The ability of the system to perform long-horizon tasks, which require sequential execution of multiple atomic actions, was also evaluated. In one scenario, a book was placed in the environment, and the robot was prompted to ”fetch the book and bring it to the living room”. To successfully execute this task, the robot needed to navigate to the location of the book, pick it up, and transport it to the living room. The robot completed these steps autonomously without requiring additional context.

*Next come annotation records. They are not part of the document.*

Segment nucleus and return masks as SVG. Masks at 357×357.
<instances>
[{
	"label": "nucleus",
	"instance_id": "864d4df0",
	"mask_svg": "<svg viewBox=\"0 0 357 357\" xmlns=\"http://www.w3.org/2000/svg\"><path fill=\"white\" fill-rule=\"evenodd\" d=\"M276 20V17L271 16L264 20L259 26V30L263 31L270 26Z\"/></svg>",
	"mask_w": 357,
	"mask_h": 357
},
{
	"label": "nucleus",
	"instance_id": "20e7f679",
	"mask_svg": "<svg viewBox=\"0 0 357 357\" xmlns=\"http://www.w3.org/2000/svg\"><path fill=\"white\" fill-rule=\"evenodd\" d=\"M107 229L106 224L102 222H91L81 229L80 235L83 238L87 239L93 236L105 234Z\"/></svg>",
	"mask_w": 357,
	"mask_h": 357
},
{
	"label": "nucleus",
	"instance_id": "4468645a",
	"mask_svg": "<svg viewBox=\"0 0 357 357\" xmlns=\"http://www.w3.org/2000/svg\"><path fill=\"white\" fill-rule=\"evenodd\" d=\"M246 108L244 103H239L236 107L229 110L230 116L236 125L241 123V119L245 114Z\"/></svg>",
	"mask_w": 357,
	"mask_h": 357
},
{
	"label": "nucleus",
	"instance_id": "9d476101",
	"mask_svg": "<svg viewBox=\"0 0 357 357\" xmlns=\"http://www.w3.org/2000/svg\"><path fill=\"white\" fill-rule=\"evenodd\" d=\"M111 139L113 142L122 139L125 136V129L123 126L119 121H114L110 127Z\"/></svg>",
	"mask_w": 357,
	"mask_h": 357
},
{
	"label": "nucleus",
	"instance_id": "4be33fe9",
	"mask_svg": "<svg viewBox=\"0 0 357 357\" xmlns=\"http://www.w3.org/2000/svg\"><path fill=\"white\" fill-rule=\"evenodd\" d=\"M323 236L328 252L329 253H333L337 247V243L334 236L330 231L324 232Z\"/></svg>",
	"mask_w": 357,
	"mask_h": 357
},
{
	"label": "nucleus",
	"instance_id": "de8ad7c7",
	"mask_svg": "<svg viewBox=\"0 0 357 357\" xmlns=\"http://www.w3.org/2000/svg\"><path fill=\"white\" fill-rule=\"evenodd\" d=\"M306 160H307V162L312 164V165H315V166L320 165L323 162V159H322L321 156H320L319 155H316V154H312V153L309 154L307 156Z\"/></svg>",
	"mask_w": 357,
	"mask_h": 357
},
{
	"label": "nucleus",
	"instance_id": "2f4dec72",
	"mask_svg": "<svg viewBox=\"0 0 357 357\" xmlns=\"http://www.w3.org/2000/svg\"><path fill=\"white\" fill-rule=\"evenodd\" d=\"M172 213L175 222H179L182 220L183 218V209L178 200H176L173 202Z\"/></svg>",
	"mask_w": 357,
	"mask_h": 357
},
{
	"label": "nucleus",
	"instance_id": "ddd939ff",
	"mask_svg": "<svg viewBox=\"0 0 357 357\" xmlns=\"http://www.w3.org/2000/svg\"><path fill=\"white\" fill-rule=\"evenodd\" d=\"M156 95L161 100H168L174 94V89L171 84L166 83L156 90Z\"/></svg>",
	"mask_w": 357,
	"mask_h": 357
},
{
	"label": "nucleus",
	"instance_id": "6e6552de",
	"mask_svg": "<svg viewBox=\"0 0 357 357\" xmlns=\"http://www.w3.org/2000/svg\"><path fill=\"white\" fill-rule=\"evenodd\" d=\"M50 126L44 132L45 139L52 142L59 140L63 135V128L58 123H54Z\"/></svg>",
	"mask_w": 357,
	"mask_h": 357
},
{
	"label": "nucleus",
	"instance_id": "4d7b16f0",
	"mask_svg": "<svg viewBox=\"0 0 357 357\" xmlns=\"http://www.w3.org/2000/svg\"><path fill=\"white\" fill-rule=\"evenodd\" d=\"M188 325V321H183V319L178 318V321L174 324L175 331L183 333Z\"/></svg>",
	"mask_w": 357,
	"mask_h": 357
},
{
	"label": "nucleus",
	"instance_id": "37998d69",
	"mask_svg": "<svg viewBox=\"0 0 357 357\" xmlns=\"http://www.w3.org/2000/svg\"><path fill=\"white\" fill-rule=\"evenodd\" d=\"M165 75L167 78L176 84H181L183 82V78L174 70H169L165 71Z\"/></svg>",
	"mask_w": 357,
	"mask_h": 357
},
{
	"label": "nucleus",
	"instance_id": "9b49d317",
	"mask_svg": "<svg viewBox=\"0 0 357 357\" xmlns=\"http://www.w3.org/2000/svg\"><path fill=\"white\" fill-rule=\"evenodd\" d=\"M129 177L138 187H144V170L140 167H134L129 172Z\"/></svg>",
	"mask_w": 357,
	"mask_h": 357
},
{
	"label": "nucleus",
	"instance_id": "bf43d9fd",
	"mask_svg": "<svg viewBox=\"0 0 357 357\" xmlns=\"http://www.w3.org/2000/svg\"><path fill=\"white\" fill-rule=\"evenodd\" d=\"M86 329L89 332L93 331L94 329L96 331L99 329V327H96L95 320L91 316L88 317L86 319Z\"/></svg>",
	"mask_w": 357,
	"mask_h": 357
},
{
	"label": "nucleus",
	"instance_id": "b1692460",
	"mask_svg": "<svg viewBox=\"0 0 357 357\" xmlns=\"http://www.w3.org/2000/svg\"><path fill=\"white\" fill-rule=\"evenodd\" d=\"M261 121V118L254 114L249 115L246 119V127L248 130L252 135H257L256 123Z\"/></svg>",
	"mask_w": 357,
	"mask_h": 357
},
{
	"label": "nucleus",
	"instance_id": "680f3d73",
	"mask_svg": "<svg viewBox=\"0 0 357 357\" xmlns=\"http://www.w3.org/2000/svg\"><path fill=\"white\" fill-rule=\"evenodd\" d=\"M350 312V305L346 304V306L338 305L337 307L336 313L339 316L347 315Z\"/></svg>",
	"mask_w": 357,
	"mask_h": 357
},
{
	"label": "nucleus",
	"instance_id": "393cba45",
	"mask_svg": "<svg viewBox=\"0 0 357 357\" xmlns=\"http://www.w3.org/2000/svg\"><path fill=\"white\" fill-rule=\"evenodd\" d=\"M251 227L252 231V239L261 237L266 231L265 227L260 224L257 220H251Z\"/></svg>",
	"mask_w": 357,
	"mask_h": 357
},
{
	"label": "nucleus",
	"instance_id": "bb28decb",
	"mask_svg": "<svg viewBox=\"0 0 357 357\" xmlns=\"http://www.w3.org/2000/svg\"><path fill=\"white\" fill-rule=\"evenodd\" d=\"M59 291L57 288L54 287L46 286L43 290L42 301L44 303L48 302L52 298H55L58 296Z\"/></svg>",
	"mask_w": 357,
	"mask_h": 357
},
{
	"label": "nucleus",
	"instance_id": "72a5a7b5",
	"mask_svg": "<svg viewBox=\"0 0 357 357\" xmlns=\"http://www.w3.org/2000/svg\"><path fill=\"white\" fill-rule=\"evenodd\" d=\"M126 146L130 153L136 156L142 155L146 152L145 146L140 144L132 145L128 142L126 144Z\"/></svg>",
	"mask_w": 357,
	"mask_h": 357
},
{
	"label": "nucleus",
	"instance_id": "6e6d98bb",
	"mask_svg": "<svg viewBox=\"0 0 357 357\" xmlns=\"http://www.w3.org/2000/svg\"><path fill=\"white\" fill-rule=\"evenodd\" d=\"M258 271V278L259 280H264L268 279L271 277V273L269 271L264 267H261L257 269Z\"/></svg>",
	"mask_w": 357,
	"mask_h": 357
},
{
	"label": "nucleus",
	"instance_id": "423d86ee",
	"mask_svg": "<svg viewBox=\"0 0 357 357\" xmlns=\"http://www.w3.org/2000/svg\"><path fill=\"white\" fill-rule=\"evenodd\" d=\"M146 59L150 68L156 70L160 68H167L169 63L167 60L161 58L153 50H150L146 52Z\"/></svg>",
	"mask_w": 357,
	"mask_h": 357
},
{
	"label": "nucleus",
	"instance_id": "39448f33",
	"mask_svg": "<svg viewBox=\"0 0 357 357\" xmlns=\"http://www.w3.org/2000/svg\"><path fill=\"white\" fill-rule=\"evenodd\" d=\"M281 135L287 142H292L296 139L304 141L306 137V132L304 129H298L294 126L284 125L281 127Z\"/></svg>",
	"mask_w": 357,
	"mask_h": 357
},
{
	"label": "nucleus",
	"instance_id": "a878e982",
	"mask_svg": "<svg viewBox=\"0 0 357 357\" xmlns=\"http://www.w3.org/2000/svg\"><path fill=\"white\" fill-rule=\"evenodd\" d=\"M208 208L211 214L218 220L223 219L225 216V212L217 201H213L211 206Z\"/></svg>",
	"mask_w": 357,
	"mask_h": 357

Similarly, another task involved placing a banana on the dining table and prompting the robot with ”Can you bring the banana and place it in the living room?”. Leveraging contextual knowledge about the banana’s location, the robot autonomously navigated to the dining table, picked up the banana, transported it to the living room, and placed it appropriately. These results demonstrate the model’s capability to plan and execute complex tasks based solely on high-level user instructions.
Comparison of Different Large Language Models The performance of different LLMs was compared using identical task prompts. Two models were evaluated: DeepSeek V3 from DeepSeek and OpenAI’s ChatGPT-4o. The DeepSeek V3 model demonstrated superior performance in handling sequential and long-horizon tasks compared to ChatGPT-4o. For instance, when prompted to ”bring the banana to the living room”, ChatGPT-4o occasionally failed to execute the pick action after navigating to the banana’s location.

Various prompt modifications, such as using ”fetch” instead of ”bring,” did not significantly improve ChatGPT-4o’s performance in this context. Conversely, DeepSeek V3 did not exhibit this issue, consistently executing the correct sequence of actions. This suggests that DeepSeek V3 has a more robust understanding of task planning in a home-assistant robotics context.

Impact and Future Work

This study presents a personalized LLM-based smart home assistant using the TIAGo robot, leveraging OpenAI Whisper for speech recognition, ChatGPT-4o for reasoning, and ElevenLabs for speech synthesis. The system successfully demonstrated its ability to interpret and execute both atomic and long-horizon tasks, ensuring a seamless interaction experience with users.

While certain simplifications were employed, such as the use of a predefined JSON file for specifying room and object locations, the system showcases significant potential in improving human-robot interactions in home environments. Experimental evaluations confirmed its effectiveness in executing complex commands autonomously and adapting to user interactions.

Future work will focus on enhancing task execution efficiency, improving semantic world understanding through deep learning models, and advancing personalization features to create more adaptive and intuitive home assistant robots. These improvements aim to further bridge the gap between human intent and robotic execution in real-world applications.